# PS4 Disappointment



## D'wards (May 11, 2015)

My ps3 packed up around September last year so I bought a ps4 as a replacement. I have been pretty underwhelmed with the games so far - the best ones being the ps3 ports anyway (Tlou, gtav, TR).

I wish I'd just bought another ps3, especially as I was starting to play Red Dead Redemption through again, and loving it when the ylod happened.

The only must have game I can see coming up is No Man's Sky.

Now Sainsburys have a ps3 for £99 and I'm sorely tempted - still never finished uncharted 2 and 3 or Need for Speed- for a casual gamer like me there's more than enough on ps3 to keep me going.

Any thoughts on this?


----------



## adidaswoody (May 11, 2015)

You can get second hand ps3's a lot cheaper from local buy and sell pages on facebook! But i agree, i havent got rid of 3d gen console as the fourth gen consoles arent putting out games that are hitting my heart!
Plus i want, no, need the option to play ffX anytime i feel like!
Same as second gen, i had to keep ps2 so i can play KH1 and 2 when i need my fix 

Edit... Also some computer repair shops repair ps3s for twenty pound. The one by me does  might save you a few bob


----------



## DexterTCN (May 11, 2015)

It takes a while to build a decent library of quality games.  I really enjoyed Infamous: Second Son.  A couple of hours in the gfx kick in and they're spectacular.

Batman's out soon, too.


----------



## adidaswoody (May 11, 2015)

Batmans out for both next gens though yeah? Struggling to see why if im keeping ps3 i shouldve bought a ps4 over an xbox one?


----------



## fen_boy (May 11, 2015)

Bloodborne


----------



## adidaswoody (May 11, 2015)

Thank you for restoring my faith ^.^


----------



## ffsear (May 12, 2015)

D'wards said:


> My ps3 packed up around September last year so I bought a ps4 as a replacement. I have been pretty underwhelmed with the games so far - the best ones being the ps3 ports anyway (Tlou, gtav, TR).

★ ★ ★

=== Work to do ===
Please check each statement against the PS4 forum thread and say yes or no, quoting the words that decide it. (a) The first poster's PS3 stopped working around September of the previous year. (b) adidaswoody says some computer repair shops fix PS3s for fifty pound. (c) DexterTCN says the graphics in Infamous: Second Son become spectacular a couple of hours in.

★ ★ ★

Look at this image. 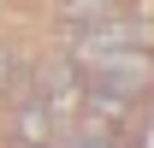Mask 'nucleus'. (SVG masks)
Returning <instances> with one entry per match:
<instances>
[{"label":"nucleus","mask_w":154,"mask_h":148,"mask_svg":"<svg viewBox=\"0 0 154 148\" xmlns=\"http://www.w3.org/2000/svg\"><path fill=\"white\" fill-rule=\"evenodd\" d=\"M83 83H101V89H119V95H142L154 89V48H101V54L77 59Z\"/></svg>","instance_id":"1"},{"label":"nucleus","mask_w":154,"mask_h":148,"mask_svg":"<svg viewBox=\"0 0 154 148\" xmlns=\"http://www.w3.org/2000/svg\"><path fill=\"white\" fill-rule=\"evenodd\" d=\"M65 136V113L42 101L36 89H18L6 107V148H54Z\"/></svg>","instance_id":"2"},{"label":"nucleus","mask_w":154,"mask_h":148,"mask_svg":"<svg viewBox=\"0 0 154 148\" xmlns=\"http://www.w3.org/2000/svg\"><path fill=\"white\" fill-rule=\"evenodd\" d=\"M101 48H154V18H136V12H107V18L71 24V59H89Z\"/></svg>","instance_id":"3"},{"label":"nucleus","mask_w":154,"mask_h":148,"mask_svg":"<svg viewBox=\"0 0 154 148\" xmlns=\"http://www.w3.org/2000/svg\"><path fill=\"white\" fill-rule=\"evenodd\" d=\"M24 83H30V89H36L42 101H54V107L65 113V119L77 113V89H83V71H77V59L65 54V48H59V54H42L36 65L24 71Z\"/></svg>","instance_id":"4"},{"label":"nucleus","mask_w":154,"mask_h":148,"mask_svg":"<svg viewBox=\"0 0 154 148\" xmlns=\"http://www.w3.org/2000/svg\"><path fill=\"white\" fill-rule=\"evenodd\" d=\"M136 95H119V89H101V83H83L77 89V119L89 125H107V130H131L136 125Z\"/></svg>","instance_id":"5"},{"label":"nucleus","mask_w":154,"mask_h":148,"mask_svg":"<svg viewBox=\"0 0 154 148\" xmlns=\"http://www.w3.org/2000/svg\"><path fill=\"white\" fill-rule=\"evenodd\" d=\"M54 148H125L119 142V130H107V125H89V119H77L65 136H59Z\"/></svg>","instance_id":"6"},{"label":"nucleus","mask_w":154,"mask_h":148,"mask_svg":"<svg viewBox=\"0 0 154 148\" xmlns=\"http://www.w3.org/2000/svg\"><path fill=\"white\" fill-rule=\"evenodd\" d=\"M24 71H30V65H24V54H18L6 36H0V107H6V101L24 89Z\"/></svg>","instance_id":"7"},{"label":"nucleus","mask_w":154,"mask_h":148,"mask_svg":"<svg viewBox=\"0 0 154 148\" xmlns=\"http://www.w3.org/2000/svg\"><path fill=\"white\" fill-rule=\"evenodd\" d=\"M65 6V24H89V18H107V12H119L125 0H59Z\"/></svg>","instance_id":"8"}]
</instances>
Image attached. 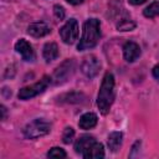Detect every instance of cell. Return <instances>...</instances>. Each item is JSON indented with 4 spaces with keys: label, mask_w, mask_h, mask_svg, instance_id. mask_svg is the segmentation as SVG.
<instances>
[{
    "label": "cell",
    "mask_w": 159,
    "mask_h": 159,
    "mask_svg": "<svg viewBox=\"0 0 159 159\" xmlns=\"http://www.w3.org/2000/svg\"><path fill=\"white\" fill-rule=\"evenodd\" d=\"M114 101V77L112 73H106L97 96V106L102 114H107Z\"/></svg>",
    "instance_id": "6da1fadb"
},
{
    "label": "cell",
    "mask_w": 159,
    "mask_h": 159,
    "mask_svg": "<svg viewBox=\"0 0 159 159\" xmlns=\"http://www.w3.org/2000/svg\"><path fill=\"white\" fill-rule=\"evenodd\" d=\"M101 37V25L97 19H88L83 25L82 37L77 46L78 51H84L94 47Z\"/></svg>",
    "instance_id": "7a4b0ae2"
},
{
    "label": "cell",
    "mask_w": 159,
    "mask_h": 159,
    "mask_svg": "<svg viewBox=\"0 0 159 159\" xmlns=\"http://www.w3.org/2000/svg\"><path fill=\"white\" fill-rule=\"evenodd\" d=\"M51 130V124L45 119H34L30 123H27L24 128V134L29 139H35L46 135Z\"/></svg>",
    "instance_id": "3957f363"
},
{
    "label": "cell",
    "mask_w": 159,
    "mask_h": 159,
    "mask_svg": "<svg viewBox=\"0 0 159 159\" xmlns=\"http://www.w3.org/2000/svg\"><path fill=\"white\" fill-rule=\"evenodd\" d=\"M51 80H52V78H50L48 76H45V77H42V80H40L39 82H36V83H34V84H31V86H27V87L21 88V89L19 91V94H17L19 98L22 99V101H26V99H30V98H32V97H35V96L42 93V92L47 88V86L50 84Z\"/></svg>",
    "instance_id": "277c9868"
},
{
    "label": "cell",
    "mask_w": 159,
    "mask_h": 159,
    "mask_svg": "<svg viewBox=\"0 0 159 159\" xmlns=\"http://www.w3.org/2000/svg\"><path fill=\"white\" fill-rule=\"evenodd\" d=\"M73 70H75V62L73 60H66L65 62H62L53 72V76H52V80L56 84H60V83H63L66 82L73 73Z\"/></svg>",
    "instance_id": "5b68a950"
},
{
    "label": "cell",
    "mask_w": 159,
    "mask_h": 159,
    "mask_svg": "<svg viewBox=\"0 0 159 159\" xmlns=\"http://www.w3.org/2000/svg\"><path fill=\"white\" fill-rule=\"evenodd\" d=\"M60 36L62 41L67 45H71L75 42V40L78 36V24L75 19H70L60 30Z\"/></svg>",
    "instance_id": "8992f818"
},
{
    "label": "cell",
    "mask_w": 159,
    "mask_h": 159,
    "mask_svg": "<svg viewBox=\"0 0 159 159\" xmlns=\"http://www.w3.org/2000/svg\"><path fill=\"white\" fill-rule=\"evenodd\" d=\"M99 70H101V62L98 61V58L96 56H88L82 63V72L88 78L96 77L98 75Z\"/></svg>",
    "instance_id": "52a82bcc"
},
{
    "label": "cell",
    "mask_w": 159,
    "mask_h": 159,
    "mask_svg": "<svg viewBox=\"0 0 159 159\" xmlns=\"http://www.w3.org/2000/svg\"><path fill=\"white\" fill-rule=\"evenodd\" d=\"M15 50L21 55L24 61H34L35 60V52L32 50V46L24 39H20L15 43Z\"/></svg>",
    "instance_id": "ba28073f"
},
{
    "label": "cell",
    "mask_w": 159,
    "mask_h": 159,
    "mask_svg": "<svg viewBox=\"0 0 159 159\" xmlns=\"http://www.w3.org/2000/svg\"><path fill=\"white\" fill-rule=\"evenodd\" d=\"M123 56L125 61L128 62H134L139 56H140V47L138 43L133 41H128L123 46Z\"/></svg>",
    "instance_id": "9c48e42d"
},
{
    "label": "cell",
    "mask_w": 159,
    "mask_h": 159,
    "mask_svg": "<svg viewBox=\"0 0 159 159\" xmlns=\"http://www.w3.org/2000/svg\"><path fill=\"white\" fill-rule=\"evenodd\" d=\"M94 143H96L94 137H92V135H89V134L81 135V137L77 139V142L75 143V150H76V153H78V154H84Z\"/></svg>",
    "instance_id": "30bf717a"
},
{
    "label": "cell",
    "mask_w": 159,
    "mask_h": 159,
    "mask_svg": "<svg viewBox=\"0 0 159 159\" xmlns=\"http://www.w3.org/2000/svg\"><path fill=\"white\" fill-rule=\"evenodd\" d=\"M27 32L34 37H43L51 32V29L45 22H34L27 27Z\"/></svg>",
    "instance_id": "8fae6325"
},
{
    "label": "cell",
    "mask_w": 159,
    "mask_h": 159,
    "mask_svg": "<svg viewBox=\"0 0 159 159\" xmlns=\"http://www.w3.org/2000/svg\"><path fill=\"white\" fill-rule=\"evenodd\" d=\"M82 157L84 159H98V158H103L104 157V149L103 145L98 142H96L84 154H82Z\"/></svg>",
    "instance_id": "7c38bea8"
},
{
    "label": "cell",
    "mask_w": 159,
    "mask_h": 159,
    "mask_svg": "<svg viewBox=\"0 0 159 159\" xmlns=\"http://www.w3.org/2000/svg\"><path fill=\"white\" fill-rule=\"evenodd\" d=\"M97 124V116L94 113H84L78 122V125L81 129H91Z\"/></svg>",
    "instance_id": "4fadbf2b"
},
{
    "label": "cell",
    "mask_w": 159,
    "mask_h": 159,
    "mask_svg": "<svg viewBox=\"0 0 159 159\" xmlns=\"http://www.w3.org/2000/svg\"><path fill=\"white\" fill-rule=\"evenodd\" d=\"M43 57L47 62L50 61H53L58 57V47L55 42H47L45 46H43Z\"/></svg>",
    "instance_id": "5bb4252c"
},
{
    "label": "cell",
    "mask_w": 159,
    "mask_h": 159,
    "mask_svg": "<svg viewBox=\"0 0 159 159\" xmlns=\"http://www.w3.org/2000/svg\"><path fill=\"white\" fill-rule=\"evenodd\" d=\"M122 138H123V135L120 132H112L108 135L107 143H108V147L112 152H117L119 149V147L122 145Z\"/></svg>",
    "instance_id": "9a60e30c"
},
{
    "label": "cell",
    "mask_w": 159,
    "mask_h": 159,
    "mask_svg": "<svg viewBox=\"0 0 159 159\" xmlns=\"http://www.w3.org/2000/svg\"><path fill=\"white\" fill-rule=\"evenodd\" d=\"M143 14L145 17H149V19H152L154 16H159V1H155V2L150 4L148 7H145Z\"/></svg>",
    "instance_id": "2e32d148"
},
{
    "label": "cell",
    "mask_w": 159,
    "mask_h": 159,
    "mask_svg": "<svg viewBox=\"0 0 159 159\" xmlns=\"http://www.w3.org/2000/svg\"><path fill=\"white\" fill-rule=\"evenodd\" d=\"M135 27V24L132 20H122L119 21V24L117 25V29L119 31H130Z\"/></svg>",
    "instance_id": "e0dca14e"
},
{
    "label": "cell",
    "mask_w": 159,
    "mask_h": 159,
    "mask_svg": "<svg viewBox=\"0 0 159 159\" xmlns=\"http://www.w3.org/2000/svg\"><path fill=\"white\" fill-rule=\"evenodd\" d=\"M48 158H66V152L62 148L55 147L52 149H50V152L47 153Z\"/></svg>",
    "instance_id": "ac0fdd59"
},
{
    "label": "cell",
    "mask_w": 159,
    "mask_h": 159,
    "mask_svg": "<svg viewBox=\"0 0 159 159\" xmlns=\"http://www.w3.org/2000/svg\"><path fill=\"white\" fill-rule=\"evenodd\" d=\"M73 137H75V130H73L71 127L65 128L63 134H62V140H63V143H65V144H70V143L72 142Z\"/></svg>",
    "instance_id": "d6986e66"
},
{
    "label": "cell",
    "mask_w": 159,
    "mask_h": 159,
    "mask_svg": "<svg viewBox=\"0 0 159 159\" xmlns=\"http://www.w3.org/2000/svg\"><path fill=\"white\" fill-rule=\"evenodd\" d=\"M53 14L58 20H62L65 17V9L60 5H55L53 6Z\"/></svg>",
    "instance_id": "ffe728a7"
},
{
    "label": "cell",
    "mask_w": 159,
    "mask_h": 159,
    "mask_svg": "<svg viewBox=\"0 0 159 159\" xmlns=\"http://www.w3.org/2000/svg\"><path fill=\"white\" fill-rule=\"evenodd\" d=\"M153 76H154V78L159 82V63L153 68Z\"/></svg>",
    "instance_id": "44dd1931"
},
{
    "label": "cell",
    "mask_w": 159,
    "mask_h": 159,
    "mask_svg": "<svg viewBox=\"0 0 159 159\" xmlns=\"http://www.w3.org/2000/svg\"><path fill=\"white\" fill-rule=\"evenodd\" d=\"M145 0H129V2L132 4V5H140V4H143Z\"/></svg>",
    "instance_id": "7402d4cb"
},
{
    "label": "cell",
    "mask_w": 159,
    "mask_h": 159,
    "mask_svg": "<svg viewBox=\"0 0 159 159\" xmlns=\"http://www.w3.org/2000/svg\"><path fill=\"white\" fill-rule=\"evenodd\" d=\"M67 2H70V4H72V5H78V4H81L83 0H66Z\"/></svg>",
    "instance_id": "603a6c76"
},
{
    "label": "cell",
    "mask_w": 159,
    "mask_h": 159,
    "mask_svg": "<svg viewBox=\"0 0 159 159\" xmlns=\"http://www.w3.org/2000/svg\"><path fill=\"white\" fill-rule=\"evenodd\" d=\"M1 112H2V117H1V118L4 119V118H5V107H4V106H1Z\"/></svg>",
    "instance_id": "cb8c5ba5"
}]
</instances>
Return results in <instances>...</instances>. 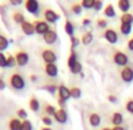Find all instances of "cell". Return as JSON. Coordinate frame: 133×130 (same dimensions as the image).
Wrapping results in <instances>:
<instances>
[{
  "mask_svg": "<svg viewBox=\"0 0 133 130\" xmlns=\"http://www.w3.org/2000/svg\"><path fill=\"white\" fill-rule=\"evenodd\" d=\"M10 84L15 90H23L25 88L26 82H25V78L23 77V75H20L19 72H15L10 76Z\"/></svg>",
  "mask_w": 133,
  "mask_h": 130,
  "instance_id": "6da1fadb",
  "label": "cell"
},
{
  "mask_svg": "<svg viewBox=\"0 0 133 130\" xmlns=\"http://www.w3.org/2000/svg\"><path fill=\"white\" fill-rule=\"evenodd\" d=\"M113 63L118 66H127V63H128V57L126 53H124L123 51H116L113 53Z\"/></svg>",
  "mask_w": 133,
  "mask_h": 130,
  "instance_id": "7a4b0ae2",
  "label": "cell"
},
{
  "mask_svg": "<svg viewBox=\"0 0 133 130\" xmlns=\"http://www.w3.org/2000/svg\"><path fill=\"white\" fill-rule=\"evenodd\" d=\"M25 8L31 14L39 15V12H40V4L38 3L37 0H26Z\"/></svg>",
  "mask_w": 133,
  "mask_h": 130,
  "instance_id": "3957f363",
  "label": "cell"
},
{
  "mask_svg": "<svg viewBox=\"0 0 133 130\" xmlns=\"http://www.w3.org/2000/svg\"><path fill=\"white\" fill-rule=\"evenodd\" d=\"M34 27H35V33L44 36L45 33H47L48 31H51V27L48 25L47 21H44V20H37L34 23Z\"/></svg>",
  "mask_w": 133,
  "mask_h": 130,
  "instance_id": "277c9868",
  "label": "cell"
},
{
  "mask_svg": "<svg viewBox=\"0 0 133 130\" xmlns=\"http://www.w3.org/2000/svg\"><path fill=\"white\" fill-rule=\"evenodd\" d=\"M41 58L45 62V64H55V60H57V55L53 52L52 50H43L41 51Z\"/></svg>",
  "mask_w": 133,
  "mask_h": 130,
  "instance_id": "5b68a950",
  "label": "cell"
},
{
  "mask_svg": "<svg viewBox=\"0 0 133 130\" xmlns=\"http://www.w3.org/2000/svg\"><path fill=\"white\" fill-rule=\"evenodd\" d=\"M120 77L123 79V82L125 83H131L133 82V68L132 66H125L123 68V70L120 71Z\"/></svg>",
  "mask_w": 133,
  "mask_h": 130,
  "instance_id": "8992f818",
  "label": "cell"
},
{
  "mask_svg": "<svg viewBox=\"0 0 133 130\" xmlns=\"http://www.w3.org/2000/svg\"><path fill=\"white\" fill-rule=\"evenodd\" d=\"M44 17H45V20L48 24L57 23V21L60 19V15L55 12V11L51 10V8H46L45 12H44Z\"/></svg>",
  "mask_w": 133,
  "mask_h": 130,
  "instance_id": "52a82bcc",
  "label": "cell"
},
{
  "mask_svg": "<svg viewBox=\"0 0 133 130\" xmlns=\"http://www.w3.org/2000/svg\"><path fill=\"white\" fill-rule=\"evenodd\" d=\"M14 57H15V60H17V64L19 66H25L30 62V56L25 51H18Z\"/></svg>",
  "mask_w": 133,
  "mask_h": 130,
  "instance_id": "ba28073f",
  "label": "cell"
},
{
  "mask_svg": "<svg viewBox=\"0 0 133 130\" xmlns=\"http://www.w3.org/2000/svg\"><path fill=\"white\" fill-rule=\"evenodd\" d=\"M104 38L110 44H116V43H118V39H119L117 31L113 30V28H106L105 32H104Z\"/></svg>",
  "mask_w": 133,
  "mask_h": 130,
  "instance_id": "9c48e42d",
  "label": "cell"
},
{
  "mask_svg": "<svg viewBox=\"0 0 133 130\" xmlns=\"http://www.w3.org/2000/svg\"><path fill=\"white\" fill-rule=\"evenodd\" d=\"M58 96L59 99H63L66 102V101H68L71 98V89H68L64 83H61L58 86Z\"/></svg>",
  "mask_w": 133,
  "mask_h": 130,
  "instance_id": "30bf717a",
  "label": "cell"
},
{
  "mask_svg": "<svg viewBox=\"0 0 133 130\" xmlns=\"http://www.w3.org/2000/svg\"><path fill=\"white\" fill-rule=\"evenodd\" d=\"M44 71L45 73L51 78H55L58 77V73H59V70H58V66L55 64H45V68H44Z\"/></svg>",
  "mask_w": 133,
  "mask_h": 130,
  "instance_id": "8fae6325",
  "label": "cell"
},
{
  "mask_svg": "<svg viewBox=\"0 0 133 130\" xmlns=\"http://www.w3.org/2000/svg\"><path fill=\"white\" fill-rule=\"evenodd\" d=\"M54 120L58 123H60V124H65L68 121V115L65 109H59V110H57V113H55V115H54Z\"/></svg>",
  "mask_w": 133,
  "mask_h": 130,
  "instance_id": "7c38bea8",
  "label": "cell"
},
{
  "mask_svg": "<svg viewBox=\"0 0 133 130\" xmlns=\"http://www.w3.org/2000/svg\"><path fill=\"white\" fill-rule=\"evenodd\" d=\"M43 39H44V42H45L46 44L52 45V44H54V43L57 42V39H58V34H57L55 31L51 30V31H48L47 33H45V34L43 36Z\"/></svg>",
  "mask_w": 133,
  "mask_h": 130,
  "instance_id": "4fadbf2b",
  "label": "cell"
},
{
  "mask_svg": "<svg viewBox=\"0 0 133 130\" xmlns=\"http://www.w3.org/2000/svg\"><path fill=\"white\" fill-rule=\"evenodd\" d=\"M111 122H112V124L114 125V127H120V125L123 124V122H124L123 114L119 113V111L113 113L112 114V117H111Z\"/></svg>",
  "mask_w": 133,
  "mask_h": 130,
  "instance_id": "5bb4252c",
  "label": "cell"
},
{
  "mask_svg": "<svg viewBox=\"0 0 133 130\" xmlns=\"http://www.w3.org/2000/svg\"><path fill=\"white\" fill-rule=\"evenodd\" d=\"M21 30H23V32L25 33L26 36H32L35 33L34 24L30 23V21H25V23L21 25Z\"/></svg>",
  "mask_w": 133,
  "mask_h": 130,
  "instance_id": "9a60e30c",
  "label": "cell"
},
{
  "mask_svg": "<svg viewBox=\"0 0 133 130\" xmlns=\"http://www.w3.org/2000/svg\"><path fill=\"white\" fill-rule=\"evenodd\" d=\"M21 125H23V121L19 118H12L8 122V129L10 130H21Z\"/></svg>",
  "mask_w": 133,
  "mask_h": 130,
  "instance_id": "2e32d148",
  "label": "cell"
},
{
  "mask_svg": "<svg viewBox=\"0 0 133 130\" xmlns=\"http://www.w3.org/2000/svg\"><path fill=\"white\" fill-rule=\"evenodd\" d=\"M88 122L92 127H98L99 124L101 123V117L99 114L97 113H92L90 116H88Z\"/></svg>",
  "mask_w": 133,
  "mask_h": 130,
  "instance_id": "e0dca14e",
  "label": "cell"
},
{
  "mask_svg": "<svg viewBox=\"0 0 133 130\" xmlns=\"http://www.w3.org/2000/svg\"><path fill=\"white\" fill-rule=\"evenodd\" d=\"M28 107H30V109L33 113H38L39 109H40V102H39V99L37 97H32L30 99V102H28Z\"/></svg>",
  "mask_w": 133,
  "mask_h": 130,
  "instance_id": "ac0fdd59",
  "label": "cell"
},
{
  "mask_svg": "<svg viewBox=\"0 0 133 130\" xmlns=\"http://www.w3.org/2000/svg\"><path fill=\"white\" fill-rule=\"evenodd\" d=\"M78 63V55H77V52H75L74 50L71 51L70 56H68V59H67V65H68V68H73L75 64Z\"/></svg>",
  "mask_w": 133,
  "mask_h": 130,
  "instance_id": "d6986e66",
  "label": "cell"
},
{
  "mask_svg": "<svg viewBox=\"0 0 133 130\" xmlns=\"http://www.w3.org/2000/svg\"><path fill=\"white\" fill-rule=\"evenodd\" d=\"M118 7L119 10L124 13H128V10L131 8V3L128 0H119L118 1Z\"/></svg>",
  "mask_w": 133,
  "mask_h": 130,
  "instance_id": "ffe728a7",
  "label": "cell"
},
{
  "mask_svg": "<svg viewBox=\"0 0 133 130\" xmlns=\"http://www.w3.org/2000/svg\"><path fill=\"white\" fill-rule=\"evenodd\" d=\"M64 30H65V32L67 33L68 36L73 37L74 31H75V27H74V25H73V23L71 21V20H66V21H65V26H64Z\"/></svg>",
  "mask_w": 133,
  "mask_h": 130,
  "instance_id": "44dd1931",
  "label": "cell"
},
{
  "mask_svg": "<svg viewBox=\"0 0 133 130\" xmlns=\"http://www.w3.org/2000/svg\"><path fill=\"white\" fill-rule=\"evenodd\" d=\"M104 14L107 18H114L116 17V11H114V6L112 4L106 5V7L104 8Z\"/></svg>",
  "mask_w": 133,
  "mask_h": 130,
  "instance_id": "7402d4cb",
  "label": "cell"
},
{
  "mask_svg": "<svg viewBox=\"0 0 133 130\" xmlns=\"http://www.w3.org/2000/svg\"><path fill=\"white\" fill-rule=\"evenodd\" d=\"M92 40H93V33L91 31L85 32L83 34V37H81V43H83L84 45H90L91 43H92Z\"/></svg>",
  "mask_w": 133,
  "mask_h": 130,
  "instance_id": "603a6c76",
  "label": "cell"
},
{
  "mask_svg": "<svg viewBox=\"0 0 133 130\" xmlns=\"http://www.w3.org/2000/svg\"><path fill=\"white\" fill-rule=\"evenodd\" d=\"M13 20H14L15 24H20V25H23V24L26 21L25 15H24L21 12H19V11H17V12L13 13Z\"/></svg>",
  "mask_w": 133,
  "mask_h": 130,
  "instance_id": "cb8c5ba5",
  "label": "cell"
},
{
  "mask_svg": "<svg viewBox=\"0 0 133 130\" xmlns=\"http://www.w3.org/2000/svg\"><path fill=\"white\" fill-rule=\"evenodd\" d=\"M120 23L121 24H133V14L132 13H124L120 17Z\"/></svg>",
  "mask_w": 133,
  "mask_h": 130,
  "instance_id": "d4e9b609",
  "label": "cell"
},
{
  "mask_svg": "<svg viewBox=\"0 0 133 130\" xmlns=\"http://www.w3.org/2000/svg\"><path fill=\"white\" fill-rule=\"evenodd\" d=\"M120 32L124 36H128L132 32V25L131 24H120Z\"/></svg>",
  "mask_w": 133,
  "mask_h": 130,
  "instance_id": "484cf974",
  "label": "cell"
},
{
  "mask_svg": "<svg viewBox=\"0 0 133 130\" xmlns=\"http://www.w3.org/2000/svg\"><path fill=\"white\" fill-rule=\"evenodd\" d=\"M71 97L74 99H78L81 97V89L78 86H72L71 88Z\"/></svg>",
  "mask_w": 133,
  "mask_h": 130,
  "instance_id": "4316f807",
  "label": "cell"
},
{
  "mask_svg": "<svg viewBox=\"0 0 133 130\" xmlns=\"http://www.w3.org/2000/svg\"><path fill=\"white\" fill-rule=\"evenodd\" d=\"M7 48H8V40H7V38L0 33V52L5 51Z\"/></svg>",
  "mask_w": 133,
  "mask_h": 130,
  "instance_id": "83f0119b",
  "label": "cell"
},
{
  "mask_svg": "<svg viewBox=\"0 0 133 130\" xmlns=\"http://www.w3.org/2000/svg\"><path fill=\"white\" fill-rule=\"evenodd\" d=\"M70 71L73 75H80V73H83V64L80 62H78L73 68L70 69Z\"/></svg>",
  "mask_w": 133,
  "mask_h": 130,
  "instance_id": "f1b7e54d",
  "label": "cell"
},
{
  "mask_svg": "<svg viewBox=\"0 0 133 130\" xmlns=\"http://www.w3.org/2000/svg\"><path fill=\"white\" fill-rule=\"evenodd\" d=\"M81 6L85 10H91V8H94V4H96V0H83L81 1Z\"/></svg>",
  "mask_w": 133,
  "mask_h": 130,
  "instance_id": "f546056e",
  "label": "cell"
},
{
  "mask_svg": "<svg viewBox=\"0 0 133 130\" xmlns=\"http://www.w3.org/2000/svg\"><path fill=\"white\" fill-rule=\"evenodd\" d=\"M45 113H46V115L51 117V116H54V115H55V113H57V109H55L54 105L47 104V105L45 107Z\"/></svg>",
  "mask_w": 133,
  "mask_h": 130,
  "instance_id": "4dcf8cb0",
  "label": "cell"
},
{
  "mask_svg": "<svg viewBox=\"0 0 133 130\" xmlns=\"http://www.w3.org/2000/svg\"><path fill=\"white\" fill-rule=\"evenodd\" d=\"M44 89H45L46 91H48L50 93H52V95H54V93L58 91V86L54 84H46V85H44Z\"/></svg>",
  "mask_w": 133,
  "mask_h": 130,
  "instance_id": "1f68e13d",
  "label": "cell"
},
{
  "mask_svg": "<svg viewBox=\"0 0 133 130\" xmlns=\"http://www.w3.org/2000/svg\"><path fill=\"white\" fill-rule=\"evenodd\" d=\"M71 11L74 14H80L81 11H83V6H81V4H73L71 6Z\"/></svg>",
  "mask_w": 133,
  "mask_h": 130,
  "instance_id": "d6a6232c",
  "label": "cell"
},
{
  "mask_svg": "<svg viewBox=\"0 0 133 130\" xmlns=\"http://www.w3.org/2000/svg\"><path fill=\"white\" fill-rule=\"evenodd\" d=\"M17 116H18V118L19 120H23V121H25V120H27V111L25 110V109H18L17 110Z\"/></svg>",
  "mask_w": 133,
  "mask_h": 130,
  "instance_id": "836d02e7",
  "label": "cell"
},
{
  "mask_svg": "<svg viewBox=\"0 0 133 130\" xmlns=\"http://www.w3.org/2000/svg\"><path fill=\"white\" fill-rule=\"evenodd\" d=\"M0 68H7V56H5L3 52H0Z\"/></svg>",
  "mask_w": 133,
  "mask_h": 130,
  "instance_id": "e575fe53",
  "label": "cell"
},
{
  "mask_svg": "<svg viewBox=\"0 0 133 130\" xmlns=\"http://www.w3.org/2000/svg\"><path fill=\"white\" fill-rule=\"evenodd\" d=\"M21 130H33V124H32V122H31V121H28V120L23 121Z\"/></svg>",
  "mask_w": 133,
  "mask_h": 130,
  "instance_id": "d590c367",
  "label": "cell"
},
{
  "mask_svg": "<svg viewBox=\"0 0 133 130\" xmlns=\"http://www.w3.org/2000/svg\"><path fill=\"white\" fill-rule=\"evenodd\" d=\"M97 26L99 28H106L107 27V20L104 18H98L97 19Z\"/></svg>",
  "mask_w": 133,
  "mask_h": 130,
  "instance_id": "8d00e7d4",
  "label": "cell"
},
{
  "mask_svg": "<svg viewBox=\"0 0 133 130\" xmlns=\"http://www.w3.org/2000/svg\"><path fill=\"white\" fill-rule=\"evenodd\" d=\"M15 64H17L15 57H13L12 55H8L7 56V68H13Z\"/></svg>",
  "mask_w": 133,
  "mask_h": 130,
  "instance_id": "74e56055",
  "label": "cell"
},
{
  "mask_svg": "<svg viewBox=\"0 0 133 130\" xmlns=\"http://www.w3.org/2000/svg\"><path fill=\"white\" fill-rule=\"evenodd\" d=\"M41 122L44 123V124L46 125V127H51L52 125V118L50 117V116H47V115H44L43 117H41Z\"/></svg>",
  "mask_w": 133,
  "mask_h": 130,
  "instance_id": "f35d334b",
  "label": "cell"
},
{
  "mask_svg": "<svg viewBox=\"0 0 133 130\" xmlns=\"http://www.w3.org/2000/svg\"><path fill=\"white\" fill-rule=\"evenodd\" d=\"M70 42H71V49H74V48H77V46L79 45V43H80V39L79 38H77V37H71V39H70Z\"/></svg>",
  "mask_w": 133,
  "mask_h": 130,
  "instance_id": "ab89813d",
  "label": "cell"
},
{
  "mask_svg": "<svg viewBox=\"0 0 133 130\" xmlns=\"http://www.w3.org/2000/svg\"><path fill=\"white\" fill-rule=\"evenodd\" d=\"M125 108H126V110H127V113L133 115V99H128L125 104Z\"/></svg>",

★ ★ ★

=== Full output ===
(a) Yes: "My ps3 packed up around September last year"
(b) No: "Also some computer repair shops repair ps3s for twenty pound."
(c) Yes: "A couple of hours in the gfx kick in and they're spectacular."